**THE INPUT**.
▽

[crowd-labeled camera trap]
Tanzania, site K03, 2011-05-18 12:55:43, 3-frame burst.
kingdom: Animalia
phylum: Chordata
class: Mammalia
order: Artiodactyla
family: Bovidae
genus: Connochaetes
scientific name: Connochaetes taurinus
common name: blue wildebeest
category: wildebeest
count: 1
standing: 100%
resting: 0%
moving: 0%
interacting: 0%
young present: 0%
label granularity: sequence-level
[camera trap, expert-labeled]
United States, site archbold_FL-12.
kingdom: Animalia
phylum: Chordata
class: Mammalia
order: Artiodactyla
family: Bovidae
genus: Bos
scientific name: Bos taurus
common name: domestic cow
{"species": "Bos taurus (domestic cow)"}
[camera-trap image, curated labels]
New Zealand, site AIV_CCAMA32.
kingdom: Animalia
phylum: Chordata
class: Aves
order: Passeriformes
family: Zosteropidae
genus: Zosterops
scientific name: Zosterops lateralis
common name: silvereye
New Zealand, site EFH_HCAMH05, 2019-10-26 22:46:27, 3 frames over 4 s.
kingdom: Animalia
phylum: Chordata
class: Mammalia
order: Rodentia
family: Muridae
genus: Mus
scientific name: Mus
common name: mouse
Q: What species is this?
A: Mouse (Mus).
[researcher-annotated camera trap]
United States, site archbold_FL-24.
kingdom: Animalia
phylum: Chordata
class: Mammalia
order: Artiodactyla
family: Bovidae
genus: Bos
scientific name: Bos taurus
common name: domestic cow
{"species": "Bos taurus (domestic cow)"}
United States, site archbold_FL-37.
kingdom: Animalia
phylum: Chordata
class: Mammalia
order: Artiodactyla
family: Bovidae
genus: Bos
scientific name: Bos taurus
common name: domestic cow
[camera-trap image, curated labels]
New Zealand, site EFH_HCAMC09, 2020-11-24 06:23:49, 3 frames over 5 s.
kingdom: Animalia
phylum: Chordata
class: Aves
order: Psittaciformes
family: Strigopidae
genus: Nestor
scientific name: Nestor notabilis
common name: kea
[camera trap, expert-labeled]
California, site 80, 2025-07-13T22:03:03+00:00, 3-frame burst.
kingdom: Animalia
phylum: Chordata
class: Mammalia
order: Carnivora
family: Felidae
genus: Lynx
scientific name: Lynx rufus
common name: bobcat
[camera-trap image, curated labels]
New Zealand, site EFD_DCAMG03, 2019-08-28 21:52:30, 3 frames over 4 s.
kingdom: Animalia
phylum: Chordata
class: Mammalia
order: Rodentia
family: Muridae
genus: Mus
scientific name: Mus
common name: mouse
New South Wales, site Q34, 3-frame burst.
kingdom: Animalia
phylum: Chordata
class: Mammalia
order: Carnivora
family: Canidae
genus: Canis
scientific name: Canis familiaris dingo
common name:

△

**TASK REQUIREMENTS**. Copy out the material in its entirety. Keep it exact.

**RESULT OF THE EXERCISE**.
[crowd-labeled camera trap]
Tanzania, site K03, 2011-05-18 12:55:43, 3-frame burst.
kingdom: Animalia
phylum: Chordata
class: Mammalia
order: Artiodactyla
family: Bovidae
genus: Connochaetes
scientific name: Connochaetes taurinus
common name: blue wildebeest
category: wildebeest
count: 1
standing: 100%
resting: 0%
moving: 0%
interacting: 0%
young present: 0%
label granularity: sequence-level
[camera trap, expert-labeled]
United States, site archbold_FL-12.
kingdom: Animalia
phylum: Chordata
class: Mammalia
order: Artiodactyla
family: Bovidae
genus: Bos
scientific name: Bos taurus
common name: domestic cow
{"species": "Bos taurus (domestic cow)"}
[camera-trap image, curated labels]
New Zealand, site AIV_CCAMA32.
kingdom: Animalia
phylum: Chordata
class: Aves
order: Passeriformes
family: Zosteropidae
genus: Zosterops
scientific name: Zosterops lateralis
common name: silvereye
New Zealand, site EFH_HCAMH05, 2019-10-26 22:46:27, 3 frames over 4 s.
kingdom: Animalia
phylum: Chordata
class: Mammalia
order: Rodentia
family: Muridae
genus: Mus
scientific name: Mus
common name: mouse
Q: What species is this?
A: Mouse (Mus).
[researcher-annotated camera trap]
United States, site archbold_FL-24.
kingdom: Animalia
phylum: Chordata
class: Mammalia
order: Artiodactyla
family: Bovidae
genus: Bos
scientific name: Bos taurus
common name: domestic cow
{"species": "Bos taurus (domestic cow)"}
United States, site archbold_FL-37.
kingdom: Animalia
phylum: Chordata
class: Mammalia
order: Artiodactyla
family: Bovidae
genus: Bos
scientific name: Bos taurus
common name: domestic cow
[camera-trap image, curated labels]
New Zealand, site EFH_HCAMC09, 2020-11-24 06:23:49, 3 frames over 5 s.
kingdom: Animalia
phylum: Chordata
class: Aves
order: Psittaciformes
family: Strigopidae
genus: Nestor
scientific name: Nestor notabilis
common name: kea
[camera trap, expert-labeled]
California, site 80, 2025-07-13T22:03:03+00:00, 3-frame burst.
kingdom: Animalia
phylum: Chordata
class: Mammalia
order: Carnivora
family: Felidae
genus: Lynx
scientific name: Lynx rufus
common name: bobcat
[camera-trap image, curated labels]
New Zealand, site EFD_DCAMG03, 2019-08-28 21:52:30, 3 frames over 4 s.
kingdom: Animalia
phylum: Chordata
class: Mammalia
order: Rodentia
family: Muridae
genus: Mus
scientific name: Mus
common name: mouse
New South Wales, site Q34, 3-frame burst.
kingdom: Animalia
phylum: Chordata
class: Mammalia
order: Carnivora
family: Canidae
genus: Canis
scientific name: Canis familiaris dingo
common name:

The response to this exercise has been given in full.